The holidays bring traditions, memories, and the pressure to continue everything on after a loved one dies.

When you lose your spouse, the person you built your entire life and family with, everything is hard.

But oh, the holidays. They are their own special kind of hard.

Fall kicks off a difficult lineup of event after event.  

So many traditions and memories. So much work keeping it all going.

Last year, I was only a few months into widowhood when all of these things started to hit one after another. I was in survival mode. Doing whatever task was right in front of me, just trying to keep my grieving head above water.

I did most things as close as I could to how we did them before Adam died, so that the holidays, as awful as they were without him, felt a little normal to my children.

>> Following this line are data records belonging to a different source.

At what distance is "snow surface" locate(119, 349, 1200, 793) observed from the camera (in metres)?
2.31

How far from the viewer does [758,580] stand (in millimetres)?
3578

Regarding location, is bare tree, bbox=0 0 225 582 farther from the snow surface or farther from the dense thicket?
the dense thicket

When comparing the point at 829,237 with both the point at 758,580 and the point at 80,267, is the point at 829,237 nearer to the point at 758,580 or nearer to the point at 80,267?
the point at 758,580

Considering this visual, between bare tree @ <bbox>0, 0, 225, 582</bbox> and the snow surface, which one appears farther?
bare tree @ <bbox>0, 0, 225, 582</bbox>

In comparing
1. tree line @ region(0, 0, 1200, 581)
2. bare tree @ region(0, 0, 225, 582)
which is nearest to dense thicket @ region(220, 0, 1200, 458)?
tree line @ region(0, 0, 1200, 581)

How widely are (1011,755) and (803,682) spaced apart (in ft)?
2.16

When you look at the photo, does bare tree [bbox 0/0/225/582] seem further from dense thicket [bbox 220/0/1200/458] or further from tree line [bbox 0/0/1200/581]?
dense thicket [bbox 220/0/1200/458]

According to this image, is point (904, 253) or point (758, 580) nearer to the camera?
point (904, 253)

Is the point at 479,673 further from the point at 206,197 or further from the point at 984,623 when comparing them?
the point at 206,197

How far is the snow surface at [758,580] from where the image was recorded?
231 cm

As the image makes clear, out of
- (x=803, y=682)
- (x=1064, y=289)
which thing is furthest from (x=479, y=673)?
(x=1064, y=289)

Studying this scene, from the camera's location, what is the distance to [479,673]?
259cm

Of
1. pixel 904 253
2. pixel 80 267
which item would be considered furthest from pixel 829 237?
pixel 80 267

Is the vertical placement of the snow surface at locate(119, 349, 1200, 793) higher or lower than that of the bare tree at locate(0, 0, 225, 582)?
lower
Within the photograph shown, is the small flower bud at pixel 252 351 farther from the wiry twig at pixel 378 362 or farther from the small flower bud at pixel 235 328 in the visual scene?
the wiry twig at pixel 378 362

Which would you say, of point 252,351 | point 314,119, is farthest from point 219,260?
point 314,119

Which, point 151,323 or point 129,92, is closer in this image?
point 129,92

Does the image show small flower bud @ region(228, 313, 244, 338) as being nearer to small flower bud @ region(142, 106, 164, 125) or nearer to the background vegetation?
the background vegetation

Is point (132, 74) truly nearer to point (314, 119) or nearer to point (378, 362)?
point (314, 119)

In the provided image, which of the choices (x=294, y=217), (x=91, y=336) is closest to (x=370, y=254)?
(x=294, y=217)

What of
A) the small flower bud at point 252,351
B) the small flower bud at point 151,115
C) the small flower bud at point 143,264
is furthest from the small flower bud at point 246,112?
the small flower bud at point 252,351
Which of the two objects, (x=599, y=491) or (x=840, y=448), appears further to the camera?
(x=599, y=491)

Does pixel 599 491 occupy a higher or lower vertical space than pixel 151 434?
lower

We always cut down a live Christmas tree right after Thanksgiving. Somehow, I kept it all up last year.

Felt like I had to.







But by the end of Christmas our tree was dry and withered. When I pulled off each strand of Christmas lights literally every needle on the branch came with it.

It was difficult for the kids and I to wrangle that tree out of the house and it left a huge mess behind. We all agreed right then to do a fake tree next year.

I ordered one immediately in an after-Christmas sale. We never took it out of the box.

We’re talking about it now though. I’ve cleared a spot for it.

We plan to pull it out and set it up before Thanksgiving this year.

It will be different, but perhaps a little more manageable.

I cannot do what two people did before.

I know that, but it doesn't make it any easier.